(Excerpts from a spatial dataset)
※ ※ ※

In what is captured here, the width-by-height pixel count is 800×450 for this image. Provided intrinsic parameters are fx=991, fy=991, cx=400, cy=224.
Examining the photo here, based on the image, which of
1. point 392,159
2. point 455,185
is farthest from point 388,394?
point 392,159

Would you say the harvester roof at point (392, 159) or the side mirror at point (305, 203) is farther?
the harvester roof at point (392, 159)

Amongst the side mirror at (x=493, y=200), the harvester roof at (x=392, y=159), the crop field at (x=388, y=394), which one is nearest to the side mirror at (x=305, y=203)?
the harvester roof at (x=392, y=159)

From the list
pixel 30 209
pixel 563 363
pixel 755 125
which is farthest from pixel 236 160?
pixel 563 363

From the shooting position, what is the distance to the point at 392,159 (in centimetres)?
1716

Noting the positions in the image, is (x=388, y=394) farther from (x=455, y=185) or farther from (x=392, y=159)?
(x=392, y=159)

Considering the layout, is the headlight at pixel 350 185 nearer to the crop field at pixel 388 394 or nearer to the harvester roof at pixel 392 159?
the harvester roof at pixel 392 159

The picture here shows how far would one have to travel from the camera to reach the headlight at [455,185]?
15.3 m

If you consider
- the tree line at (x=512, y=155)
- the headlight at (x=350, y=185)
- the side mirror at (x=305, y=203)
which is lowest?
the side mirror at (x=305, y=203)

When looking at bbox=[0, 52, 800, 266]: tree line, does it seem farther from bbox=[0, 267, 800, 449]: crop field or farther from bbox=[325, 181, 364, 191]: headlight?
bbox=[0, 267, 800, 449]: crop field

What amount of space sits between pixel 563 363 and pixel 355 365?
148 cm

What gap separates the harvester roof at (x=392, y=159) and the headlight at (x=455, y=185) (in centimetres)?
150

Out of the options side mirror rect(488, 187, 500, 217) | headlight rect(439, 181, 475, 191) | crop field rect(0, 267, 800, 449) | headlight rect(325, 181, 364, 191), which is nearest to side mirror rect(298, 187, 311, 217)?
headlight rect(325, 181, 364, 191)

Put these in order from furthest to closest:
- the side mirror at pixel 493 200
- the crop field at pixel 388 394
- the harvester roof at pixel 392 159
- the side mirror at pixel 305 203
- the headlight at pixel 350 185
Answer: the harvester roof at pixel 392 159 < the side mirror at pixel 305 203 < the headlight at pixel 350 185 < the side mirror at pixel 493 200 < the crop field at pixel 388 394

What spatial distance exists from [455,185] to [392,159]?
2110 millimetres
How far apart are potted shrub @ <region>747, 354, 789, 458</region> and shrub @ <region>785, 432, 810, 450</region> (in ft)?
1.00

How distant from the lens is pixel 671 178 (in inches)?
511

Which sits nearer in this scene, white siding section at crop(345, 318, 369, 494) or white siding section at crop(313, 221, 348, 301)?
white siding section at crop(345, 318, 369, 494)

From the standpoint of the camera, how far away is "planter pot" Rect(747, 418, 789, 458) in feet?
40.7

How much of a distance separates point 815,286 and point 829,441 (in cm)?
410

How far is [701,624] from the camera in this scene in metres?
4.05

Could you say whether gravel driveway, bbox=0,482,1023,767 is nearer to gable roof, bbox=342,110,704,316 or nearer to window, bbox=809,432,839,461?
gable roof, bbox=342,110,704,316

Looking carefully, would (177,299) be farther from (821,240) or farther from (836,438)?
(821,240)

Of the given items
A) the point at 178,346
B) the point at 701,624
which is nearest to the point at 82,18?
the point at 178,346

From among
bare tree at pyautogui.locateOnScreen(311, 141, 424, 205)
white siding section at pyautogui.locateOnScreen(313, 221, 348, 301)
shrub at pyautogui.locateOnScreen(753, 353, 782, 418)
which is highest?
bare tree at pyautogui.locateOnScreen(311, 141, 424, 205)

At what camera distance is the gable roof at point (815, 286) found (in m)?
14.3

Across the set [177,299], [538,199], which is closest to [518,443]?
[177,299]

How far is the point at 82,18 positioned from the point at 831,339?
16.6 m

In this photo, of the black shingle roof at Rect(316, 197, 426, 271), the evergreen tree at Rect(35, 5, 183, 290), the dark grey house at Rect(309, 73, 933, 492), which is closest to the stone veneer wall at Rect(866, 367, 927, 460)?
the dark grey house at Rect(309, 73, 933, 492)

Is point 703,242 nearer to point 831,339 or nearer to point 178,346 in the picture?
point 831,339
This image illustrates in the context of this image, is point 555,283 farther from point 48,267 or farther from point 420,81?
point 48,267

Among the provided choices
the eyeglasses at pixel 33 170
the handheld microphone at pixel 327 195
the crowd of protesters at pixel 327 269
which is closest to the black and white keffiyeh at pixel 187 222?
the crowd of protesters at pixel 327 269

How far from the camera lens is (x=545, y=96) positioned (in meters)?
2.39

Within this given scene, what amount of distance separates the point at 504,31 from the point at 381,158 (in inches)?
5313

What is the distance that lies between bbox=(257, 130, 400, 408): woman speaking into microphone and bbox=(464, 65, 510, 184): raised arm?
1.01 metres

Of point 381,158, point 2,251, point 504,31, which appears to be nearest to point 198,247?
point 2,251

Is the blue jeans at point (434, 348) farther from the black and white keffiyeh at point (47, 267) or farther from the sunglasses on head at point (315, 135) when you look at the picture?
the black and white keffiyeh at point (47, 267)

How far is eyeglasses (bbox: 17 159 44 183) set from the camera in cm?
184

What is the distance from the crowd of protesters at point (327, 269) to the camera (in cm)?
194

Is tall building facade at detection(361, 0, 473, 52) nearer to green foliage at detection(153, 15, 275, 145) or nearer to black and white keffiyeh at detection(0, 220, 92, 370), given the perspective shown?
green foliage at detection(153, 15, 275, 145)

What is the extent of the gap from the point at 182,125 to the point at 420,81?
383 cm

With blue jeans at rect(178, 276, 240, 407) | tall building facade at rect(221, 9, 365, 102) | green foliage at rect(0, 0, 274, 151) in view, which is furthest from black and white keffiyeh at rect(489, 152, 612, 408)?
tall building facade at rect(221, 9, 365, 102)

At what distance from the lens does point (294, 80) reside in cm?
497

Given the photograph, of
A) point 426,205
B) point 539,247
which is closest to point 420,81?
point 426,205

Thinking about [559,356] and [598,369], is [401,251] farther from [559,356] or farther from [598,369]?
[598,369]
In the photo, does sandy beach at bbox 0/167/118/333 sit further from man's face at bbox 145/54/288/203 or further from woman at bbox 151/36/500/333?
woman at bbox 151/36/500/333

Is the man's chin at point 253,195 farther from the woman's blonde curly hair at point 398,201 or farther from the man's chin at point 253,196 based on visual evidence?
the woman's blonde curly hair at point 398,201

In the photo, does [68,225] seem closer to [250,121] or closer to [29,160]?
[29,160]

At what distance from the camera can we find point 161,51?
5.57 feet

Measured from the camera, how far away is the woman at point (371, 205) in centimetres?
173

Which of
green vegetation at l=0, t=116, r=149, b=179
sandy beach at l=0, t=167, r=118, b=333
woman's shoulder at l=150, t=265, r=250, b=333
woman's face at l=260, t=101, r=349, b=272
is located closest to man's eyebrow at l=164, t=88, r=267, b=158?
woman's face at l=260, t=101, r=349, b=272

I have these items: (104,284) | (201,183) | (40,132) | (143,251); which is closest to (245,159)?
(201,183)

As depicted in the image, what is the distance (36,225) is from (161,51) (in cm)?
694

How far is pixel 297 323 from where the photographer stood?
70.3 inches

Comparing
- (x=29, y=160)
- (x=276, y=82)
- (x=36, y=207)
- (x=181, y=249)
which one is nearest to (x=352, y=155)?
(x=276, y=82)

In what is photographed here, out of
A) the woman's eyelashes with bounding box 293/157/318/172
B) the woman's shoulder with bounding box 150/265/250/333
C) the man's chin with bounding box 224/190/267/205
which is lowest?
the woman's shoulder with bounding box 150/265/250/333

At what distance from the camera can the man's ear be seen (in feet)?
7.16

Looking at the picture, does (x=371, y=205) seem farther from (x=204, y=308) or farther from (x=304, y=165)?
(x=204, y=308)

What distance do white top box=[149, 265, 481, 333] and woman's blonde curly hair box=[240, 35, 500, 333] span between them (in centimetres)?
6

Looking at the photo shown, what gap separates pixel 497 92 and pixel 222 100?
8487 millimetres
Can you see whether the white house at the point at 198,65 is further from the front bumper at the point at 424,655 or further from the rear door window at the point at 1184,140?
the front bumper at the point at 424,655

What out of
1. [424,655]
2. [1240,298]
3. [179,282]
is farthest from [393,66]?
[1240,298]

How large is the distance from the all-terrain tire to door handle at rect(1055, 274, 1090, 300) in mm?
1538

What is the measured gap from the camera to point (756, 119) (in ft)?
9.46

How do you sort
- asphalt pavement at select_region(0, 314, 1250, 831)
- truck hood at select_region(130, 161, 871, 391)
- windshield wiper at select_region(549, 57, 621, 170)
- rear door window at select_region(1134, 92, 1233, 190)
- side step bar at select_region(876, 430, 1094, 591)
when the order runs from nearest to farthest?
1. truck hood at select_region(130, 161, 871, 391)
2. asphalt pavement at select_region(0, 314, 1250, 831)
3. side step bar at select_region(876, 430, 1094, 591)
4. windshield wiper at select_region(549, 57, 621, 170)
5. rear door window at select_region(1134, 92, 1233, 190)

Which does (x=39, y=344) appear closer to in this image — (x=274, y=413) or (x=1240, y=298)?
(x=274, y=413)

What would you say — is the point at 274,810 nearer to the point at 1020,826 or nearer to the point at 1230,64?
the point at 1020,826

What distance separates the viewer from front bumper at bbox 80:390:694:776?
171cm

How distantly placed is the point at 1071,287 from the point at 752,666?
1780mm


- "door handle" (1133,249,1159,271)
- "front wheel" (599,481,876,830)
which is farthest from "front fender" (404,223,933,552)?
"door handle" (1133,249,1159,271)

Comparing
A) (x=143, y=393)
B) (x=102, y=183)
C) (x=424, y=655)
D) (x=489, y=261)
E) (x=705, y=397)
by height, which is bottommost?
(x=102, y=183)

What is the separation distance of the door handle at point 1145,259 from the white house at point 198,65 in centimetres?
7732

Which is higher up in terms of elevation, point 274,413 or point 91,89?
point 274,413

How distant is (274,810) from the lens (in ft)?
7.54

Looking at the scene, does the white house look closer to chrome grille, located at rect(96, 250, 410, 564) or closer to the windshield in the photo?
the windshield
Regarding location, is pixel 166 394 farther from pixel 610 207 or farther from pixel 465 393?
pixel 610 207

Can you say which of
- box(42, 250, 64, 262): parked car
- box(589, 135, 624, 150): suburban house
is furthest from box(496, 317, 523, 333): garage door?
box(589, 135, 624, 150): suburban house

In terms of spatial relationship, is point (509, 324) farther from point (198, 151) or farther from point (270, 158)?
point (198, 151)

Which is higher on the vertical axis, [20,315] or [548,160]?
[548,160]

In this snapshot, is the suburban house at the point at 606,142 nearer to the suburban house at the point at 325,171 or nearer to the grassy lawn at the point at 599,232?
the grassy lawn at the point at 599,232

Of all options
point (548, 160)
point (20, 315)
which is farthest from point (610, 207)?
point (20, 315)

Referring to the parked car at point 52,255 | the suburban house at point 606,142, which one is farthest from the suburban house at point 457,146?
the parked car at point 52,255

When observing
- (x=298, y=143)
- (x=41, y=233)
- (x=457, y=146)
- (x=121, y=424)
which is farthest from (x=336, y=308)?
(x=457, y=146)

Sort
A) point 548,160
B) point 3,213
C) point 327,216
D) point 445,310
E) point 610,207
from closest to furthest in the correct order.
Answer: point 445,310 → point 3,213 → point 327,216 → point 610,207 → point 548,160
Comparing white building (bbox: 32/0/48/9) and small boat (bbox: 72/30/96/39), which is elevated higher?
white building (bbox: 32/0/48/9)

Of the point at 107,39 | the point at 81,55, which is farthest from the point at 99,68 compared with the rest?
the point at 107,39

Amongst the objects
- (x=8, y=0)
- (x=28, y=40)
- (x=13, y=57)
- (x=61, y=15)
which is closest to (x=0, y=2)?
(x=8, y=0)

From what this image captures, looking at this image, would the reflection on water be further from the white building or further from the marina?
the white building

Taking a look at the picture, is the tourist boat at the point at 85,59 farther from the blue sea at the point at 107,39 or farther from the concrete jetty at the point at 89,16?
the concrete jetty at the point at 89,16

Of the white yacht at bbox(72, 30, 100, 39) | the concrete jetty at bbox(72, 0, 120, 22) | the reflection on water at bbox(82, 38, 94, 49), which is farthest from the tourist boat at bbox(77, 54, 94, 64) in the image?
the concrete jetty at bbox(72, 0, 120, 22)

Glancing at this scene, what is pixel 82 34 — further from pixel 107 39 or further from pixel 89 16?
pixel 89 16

※ ※ ※

(EXERCISE TASK) Lay out everything from the line containing "Glancing at this" down to the end of the records as a two-column CSV with the headers text and answer. Give one row per record, put each field in quotes, and turn any line breaks into spaces.

(EXPECTED OUTPUT)
text,answer
"Glancing at this scene, what is pixel 82 34 — further from pixel 107 39 or further from pixel 89 16?","pixel 89 16"